Some Say FCC Overstepped With Small-Cells Order; Tower Builder Wants More
A March FCC order on wireless infrastructure attracted reconsideration petitions this week from localities, a major American Indian tribe and a tower company in docket 17-79. NATOA said the order isn’t in the public interest, fails to acknowledge existing limits and ignores impact of dense deployments in small areas, among other problems. It “will inflict serious injury” on tribes, said the Apache Tribe of Oklahoma. The move is a “step forward,” but the FCC should have stepped further, said T-Mobile unit and tower company PTA-FLA. Residents of Montgomery County, Maryland, also sought reconsideration due to concerns including about possible radiation from RF emissions.
The 3-2 order said small-cells deployment isn't a “federal undertaking” within the National Historic Preservation Act or a “major federal action” under the National Environmental Policy Act, and applicants “have no legal obligation to pay upfront fees” when seeking tribal review (see 1803220027). The order angered tribes, and the Crow Creek Sioux Tribe in South Dakota sued on behalf of more than 565 federally recognized tribes in April (see 1804240037).
The agency failed to address existing limits including Section 6409(a) of the 2012 Middle Class Tax Relief and Job Creation Act, NATOA said, posted Tuesday. That section on wireless facilities deployment “undermines the Commission’s assumption that state and/or local environmental and historic preservation reviews can act as a safety valve in order to prevent small cells it has rendered exempt from federal review from effecting the environment or historic areas,” the local government group said. The FCC didn’t consider how the order conflicts with the nationwide programmatic agreement for the collocation of wireless antennas, especially regarding historic districts and properties, NATOA said. “The Commission must clarify this point, and if it is eliminating the distinction between historic and nonhistoric properties, must explain its reasons.” The order sets size limit for small wireless facilities that don't account for deploying “multiple small cells and related equipment within close proximity in a small geographic area,” NATOA said.

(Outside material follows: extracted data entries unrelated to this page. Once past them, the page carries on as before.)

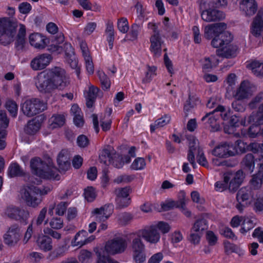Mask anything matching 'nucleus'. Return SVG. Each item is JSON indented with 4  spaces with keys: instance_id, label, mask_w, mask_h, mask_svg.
I'll list each match as a JSON object with an SVG mask.
<instances>
[{
    "instance_id": "f257e3e1",
    "label": "nucleus",
    "mask_w": 263,
    "mask_h": 263,
    "mask_svg": "<svg viewBox=\"0 0 263 263\" xmlns=\"http://www.w3.org/2000/svg\"><path fill=\"white\" fill-rule=\"evenodd\" d=\"M227 25L219 23L206 26L204 29V36L206 39L210 40L211 45L218 48L216 53L218 56L232 58L236 56L238 48L233 43V36L228 31H225Z\"/></svg>"
},
{
    "instance_id": "f03ea898",
    "label": "nucleus",
    "mask_w": 263,
    "mask_h": 263,
    "mask_svg": "<svg viewBox=\"0 0 263 263\" xmlns=\"http://www.w3.org/2000/svg\"><path fill=\"white\" fill-rule=\"evenodd\" d=\"M69 82L65 70L58 67L40 72L35 78L36 88L43 93H51L55 89H63L69 85Z\"/></svg>"
},
{
    "instance_id": "7ed1b4c3",
    "label": "nucleus",
    "mask_w": 263,
    "mask_h": 263,
    "mask_svg": "<svg viewBox=\"0 0 263 263\" xmlns=\"http://www.w3.org/2000/svg\"><path fill=\"white\" fill-rule=\"evenodd\" d=\"M51 191L48 186L39 189L33 185L24 187L21 192V198L26 204L32 208L37 207L42 201V195L47 194Z\"/></svg>"
},
{
    "instance_id": "20e7f679",
    "label": "nucleus",
    "mask_w": 263,
    "mask_h": 263,
    "mask_svg": "<svg viewBox=\"0 0 263 263\" xmlns=\"http://www.w3.org/2000/svg\"><path fill=\"white\" fill-rule=\"evenodd\" d=\"M30 167L36 176L44 179H57L58 170L52 163H44L40 158H34L30 161Z\"/></svg>"
},
{
    "instance_id": "39448f33",
    "label": "nucleus",
    "mask_w": 263,
    "mask_h": 263,
    "mask_svg": "<svg viewBox=\"0 0 263 263\" xmlns=\"http://www.w3.org/2000/svg\"><path fill=\"white\" fill-rule=\"evenodd\" d=\"M18 24L16 20L7 17L0 18V43L4 45L12 42L15 35Z\"/></svg>"
},
{
    "instance_id": "423d86ee",
    "label": "nucleus",
    "mask_w": 263,
    "mask_h": 263,
    "mask_svg": "<svg viewBox=\"0 0 263 263\" xmlns=\"http://www.w3.org/2000/svg\"><path fill=\"white\" fill-rule=\"evenodd\" d=\"M245 149V145L241 140L236 142V145L230 143H221L217 146L212 151L213 156L219 158H226L234 156L239 152H243Z\"/></svg>"
},
{
    "instance_id": "0eeeda50",
    "label": "nucleus",
    "mask_w": 263,
    "mask_h": 263,
    "mask_svg": "<svg viewBox=\"0 0 263 263\" xmlns=\"http://www.w3.org/2000/svg\"><path fill=\"white\" fill-rule=\"evenodd\" d=\"M189 149L187 154V159L193 167L196 165L195 162V154L197 153V159L198 163L204 167L208 166V161L203 154L202 148L199 147V142L194 137L189 139Z\"/></svg>"
},
{
    "instance_id": "6e6552de",
    "label": "nucleus",
    "mask_w": 263,
    "mask_h": 263,
    "mask_svg": "<svg viewBox=\"0 0 263 263\" xmlns=\"http://www.w3.org/2000/svg\"><path fill=\"white\" fill-rule=\"evenodd\" d=\"M249 123L252 125L250 127L247 133L241 131V135H248L249 137L255 138L260 135H263V129H261L259 125L263 124V104L259 107L257 113H253L249 117Z\"/></svg>"
},
{
    "instance_id": "1a4fd4ad",
    "label": "nucleus",
    "mask_w": 263,
    "mask_h": 263,
    "mask_svg": "<svg viewBox=\"0 0 263 263\" xmlns=\"http://www.w3.org/2000/svg\"><path fill=\"white\" fill-rule=\"evenodd\" d=\"M47 108V104L39 99L27 100L22 106L23 113L28 117H32Z\"/></svg>"
},
{
    "instance_id": "9d476101",
    "label": "nucleus",
    "mask_w": 263,
    "mask_h": 263,
    "mask_svg": "<svg viewBox=\"0 0 263 263\" xmlns=\"http://www.w3.org/2000/svg\"><path fill=\"white\" fill-rule=\"evenodd\" d=\"M127 247L126 240L121 237L113 238L107 242L104 250L107 254H117L124 252Z\"/></svg>"
},
{
    "instance_id": "9b49d317",
    "label": "nucleus",
    "mask_w": 263,
    "mask_h": 263,
    "mask_svg": "<svg viewBox=\"0 0 263 263\" xmlns=\"http://www.w3.org/2000/svg\"><path fill=\"white\" fill-rule=\"evenodd\" d=\"M137 234L151 244L158 243L161 238L160 232L156 230L152 224L139 230L137 232Z\"/></svg>"
},
{
    "instance_id": "f8f14e48",
    "label": "nucleus",
    "mask_w": 263,
    "mask_h": 263,
    "mask_svg": "<svg viewBox=\"0 0 263 263\" xmlns=\"http://www.w3.org/2000/svg\"><path fill=\"white\" fill-rule=\"evenodd\" d=\"M244 178V174L241 170L236 172H228L223 175L224 181L229 183V189L232 190L237 189L242 182Z\"/></svg>"
},
{
    "instance_id": "ddd939ff",
    "label": "nucleus",
    "mask_w": 263,
    "mask_h": 263,
    "mask_svg": "<svg viewBox=\"0 0 263 263\" xmlns=\"http://www.w3.org/2000/svg\"><path fill=\"white\" fill-rule=\"evenodd\" d=\"M253 195L252 192L249 189L246 187L241 188L239 190L237 194V200L238 204H237V209L241 211L243 210V207L250 205L252 202Z\"/></svg>"
},
{
    "instance_id": "4468645a",
    "label": "nucleus",
    "mask_w": 263,
    "mask_h": 263,
    "mask_svg": "<svg viewBox=\"0 0 263 263\" xmlns=\"http://www.w3.org/2000/svg\"><path fill=\"white\" fill-rule=\"evenodd\" d=\"M21 235V233L19 227L16 225L12 226L4 235L5 243L9 246H14L20 240Z\"/></svg>"
},
{
    "instance_id": "2eb2a0df",
    "label": "nucleus",
    "mask_w": 263,
    "mask_h": 263,
    "mask_svg": "<svg viewBox=\"0 0 263 263\" xmlns=\"http://www.w3.org/2000/svg\"><path fill=\"white\" fill-rule=\"evenodd\" d=\"M52 57L50 54L43 53L34 58L30 62V66L34 70H40L46 68L51 62Z\"/></svg>"
},
{
    "instance_id": "dca6fc26",
    "label": "nucleus",
    "mask_w": 263,
    "mask_h": 263,
    "mask_svg": "<svg viewBox=\"0 0 263 263\" xmlns=\"http://www.w3.org/2000/svg\"><path fill=\"white\" fill-rule=\"evenodd\" d=\"M114 212V205L111 204H105L99 208L94 209L91 214L97 220L106 221Z\"/></svg>"
},
{
    "instance_id": "f3484780",
    "label": "nucleus",
    "mask_w": 263,
    "mask_h": 263,
    "mask_svg": "<svg viewBox=\"0 0 263 263\" xmlns=\"http://www.w3.org/2000/svg\"><path fill=\"white\" fill-rule=\"evenodd\" d=\"M255 89L254 87L249 81H243L237 90L235 98L238 100L248 98L252 95Z\"/></svg>"
},
{
    "instance_id": "a211bd4d",
    "label": "nucleus",
    "mask_w": 263,
    "mask_h": 263,
    "mask_svg": "<svg viewBox=\"0 0 263 263\" xmlns=\"http://www.w3.org/2000/svg\"><path fill=\"white\" fill-rule=\"evenodd\" d=\"M30 45L38 49H44L49 43V40L46 36L40 33H31L29 36Z\"/></svg>"
},
{
    "instance_id": "6ab92c4d",
    "label": "nucleus",
    "mask_w": 263,
    "mask_h": 263,
    "mask_svg": "<svg viewBox=\"0 0 263 263\" xmlns=\"http://www.w3.org/2000/svg\"><path fill=\"white\" fill-rule=\"evenodd\" d=\"M5 214L11 219L15 220H26L29 216V212L18 207L10 206L5 212Z\"/></svg>"
},
{
    "instance_id": "aec40b11",
    "label": "nucleus",
    "mask_w": 263,
    "mask_h": 263,
    "mask_svg": "<svg viewBox=\"0 0 263 263\" xmlns=\"http://www.w3.org/2000/svg\"><path fill=\"white\" fill-rule=\"evenodd\" d=\"M87 231L82 230L78 232L74 239L71 241V246L73 247H81L93 241L95 237L93 235L88 236Z\"/></svg>"
},
{
    "instance_id": "412c9836",
    "label": "nucleus",
    "mask_w": 263,
    "mask_h": 263,
    "mask_svg": "<svg viewBox=\"0 0 263 263\" xmlns=\"http://www.w3.org/2000/svg\"><path fill=\"white\" fill-rule=\"evenodd\" d=\"M150 51L155 57H159L162 53V47L164 43L160 34H152L150 37Z\"/></svg>"
},
{
    "instance_id": "4be33fe9",
    "label": "nucleus",
    "mask_w": 263,
    "mask_h": 263,
    "mask_svg": "<svg viewBox=\"0 0 263 263\" xmlns=\"http://www.w3.org/2000/svg\"><path fill=\"white\" fill-rule=\"evenodd\" d=\"M115 193L117 195L116 201L119 207H126L129 204L130 198L128 197L129 193L128 188H118L116 190Z\"/></svg>"
},
{
    "instance_id": "5701e85b",
    "label": "nucleus",
    "mask_w": 263,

The ruling “undermines an important national interest -- preservation of historic lands and places -- purportedly to serve the national economic benefit,” the Apache Tribe said. “The Commission has stripped the relevant statutes and policies of all meaning.” The regulator wrongly assumed “a perceived lack of conflict” about site locations means consultation is unnecessary; limited conflict demonstrates consultation is working well, the tribe said. “The order resulted from a flawed procedural process," the tribe said: The FCC "eschewed actual, meaningful consultation with the Tribes in favor of ‘listening sessions,’ conference calls, and other gatherings in which the Tribes were told what was going to happen rather than having an opportunity to voice their concerns with the Commission’s proposed course of action.”
A tower company cheered taking on tribes. “It took some fortitude for the Commission to stand up here for what is clearly the right call in the face of bitter complaints from heretofore advantaged representatives of a historically disadvantaged group,” PTA-FLA wrote. The company sought expansion of the order to cover medium-sized structures between 50 and 199 feet.
“There is no statutorily relevant distinction between a 50 ft. tower and a 199 ft. tower for purposes of what constitutes a federal undertaking,” the tower firm said. The FCC wasn’t clear “why tribes should not be required to identify with more precision the actual areas of historical concern to them, based on verifiable historical facts,” PTA-FLA said. “To leave the areas of concern grossly overbroad as they are now will simply add weeks or months of unnecessary delay to the review process and waste the time of everyone involved in the review process … except the tribes who have claimed these wide areas. They are the only ones who can simply ignore notices.”
Small cells are larger than people think, will be numerous, and may emit radiation with dangerous environmental impacts, said Montgomery County residents in petitions. The FCC failed to examine if its action will promote safety of life and property under Section 332(a)(1) of the Communications Act, they said.